Shame on Goodell for not reacting much sooner nor proactively trying to reach an agreement that would relieve stress and burdens to re-energize the fans.
This week, nonetheless, the media is focused on labor issues, curious to know if the NFL will play next season instead of being delayed with an ugly lockout. The NFL and the NFLPA have prepared for the madness this upcoming week, and scheduled multiple sessions with reporters, still in the midst of an infinite battle that has gotten worse.
If no deal is done, with the current Collective Bargaining Agreement set to expire on March 4, a potential lockout turns into reality and the NFL loses an entire season at the most.
And as the season comes to a close, probably in the darkness of the drama that has cast a hideous shadow on the league, if there's a labor stoppage in the end, Goodell announced he'll drop his salary to $1 a year.
The mess, particularly ongoing friction that grabs attention, clouds the festivities and the beautiful concepts of the coolest week in sports has foundered and startled our senses in such a saddened way. Where it stands is obvious, nearing self-destruction if Goodell refuses to cede his legacy and sacrifice ego.
This is likely an uproar unlike ever before, which has alarmed fantasy owners, draftniks, players and owners, but not Goodell, once a stern and intolerant commissioner after inserting his personal conduct policy created to punish rebellious players. He is the overseer, and the NFL sheriff, the man we were used to when he handed down harsh sanctions to instill in the minds of players that they have to lead by example.
Earlier in his term, he emphasized good character and dignity and, if so, then why doesn't he save the NFL from a heinous collapse in finances and popularity?
What the owners want is for the players to take the same cut, roughly 60 percent, dissimilar from the current deal in which owners earn a credit of practically over $1 billion for investment in expenses of an annual revenue pool approximately $9 billion before the rest of the money is divided.
The difference is, the owners are requesting for an increase of approximately $2.4 billion in credits, an amount they believe mirrors the adjustment of economic progress this era.

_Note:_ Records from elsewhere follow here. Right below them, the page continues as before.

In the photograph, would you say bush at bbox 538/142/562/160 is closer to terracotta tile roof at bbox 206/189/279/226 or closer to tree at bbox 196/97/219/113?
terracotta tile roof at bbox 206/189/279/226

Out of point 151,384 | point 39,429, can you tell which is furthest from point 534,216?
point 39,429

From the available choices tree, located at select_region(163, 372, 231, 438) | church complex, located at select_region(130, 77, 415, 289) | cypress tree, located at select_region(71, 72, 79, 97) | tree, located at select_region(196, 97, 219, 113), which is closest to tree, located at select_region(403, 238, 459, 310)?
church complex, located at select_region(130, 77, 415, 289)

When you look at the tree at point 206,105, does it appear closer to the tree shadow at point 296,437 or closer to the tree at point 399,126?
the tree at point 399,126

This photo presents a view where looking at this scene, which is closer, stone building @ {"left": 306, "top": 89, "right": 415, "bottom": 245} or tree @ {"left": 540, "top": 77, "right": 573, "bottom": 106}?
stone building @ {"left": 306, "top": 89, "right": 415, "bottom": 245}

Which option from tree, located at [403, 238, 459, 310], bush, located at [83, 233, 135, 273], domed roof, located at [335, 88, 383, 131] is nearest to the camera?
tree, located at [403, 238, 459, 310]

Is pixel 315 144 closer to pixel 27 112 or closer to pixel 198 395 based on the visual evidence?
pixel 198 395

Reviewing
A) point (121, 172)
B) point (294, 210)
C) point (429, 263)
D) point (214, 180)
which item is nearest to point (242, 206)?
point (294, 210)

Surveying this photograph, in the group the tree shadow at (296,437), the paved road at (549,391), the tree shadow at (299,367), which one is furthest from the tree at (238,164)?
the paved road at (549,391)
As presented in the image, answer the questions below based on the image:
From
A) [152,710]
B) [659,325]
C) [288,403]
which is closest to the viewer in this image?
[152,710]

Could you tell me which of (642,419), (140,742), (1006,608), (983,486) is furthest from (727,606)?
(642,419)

With the murky situation, in the middle of the chaotic, berserk Super Bowl week, the anxiety comes from the unknown. As of late, in previous weeks, NFL personalities such as Steelers owner Dan Rooney and Jets cornerback Antonio Cromartie proffered their thoughts about the progress of negotiations on a new Collective Bargaining Agreement.
At this rate, the NFL is quickly approaching a lockout. For a while, there hasn't been a reasonable session, and without communication, it's pretty difficult to unanimously constitute a new deal.

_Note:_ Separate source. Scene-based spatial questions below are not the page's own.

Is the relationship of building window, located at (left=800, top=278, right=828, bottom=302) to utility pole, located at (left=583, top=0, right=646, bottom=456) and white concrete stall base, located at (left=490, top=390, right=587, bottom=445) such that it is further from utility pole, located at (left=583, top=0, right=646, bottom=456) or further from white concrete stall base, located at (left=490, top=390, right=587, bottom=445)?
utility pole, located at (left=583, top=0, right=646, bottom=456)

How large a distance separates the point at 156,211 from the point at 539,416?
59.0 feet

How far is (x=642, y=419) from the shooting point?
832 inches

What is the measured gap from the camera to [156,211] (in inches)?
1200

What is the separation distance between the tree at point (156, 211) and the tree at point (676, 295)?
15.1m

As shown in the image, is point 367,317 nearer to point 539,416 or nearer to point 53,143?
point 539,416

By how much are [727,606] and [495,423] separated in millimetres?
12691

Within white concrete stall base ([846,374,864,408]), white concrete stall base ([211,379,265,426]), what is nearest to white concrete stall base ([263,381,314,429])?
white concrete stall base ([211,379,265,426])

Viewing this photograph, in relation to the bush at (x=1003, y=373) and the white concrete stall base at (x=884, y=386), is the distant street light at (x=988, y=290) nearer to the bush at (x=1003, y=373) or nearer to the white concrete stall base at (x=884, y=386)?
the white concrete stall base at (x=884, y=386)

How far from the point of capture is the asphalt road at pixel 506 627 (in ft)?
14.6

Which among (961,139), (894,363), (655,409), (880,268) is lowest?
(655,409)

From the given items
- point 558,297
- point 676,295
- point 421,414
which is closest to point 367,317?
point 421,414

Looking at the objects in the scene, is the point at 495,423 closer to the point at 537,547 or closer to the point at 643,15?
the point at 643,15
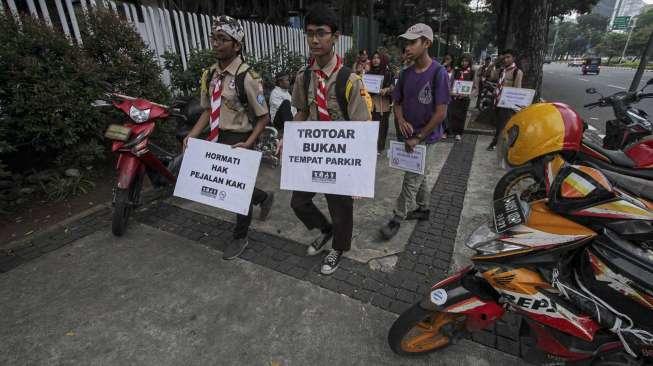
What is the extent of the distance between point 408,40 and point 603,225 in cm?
202

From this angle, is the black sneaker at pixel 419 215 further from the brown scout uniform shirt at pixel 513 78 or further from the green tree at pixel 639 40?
the green tree at pixel 639 40

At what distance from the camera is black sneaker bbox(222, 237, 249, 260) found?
121 inches

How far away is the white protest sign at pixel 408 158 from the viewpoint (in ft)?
10.1

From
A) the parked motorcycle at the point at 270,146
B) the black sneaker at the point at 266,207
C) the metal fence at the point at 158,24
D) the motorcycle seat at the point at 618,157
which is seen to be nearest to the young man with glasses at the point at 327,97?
the black sneaker at the point at 266,207

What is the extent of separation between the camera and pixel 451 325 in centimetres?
201

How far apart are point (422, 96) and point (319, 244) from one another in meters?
1.65

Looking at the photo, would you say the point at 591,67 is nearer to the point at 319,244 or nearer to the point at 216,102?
the point at 319,244

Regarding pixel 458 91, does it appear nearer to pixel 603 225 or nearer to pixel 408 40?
pixel 408 40

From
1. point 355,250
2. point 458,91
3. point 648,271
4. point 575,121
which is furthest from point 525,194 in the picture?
point 458,91

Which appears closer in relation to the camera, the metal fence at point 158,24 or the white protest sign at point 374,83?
the metal fence at point 158,24

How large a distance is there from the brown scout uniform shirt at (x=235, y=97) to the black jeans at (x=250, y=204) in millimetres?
53

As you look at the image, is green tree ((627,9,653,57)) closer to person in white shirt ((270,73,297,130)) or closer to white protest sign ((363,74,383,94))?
white protest sign ((363,74,383,94))

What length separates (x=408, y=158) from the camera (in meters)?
3.15

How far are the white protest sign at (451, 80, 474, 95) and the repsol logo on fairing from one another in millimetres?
6391
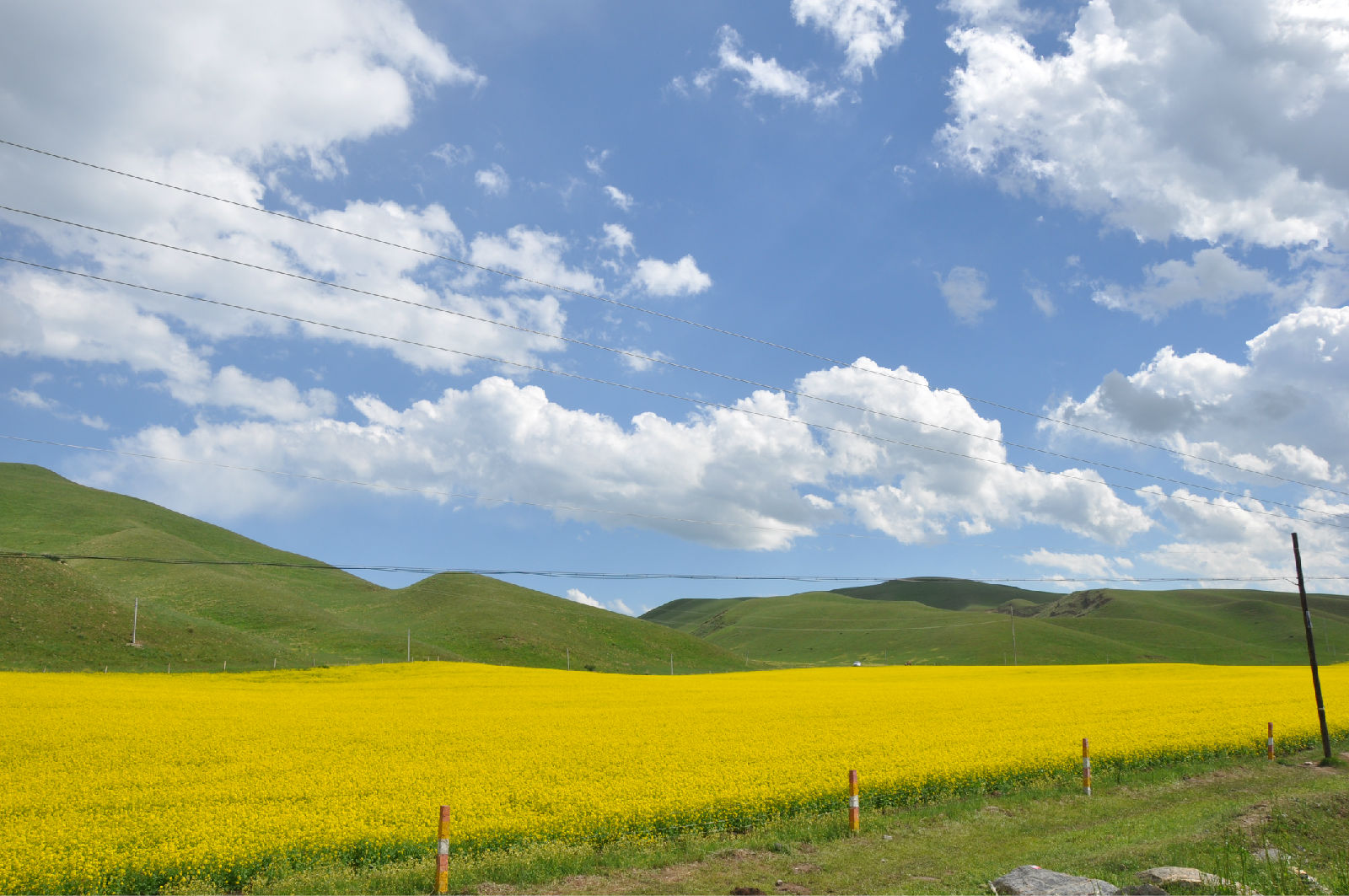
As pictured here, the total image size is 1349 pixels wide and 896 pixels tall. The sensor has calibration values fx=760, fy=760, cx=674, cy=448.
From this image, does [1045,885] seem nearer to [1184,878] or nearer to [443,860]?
[1184,878]

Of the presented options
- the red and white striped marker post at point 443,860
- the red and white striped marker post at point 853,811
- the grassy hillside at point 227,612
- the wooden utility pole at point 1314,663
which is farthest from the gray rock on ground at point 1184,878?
the grassy hillside at point 227,612

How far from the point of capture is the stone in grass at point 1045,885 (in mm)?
10945

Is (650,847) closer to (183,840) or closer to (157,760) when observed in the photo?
(183,840)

It was only last year when the NFL produced nearly $9 billion in revenue, but has yet resolved its difference with the NFLPA. You'd like to think that the NFL isn't stupid to possibly risk huge profit for being too greedy and stubborn.
So the bottom line is, if there is no deal by the deadline, the NFL potentially loses an estimate of $120 million in revenue. It only gets worse, if this issue extends all the way until the regular season in September when the league could lose $1 billion.
The best thing the league has promised is to limit offseason workouts and reduce training camp, and create jobs for players by adding roster spots. Now that Goodell is willing to expand the season to an 18-game schedule, why not give the players suitable benefits at the end of their careers, why not finalize a deal with DeMaurice Smith, executive director of the NFL Players Association?
The side with the leverage is Smith, who is worried heavily about long-term injuries and additional ailments from a longer season, unless Goodell talks with sense for once. The problem is, the sides aren't palatable.
It's too bad Goodell doesn't care, or else this wouldn't have hijacked Super Bowl week.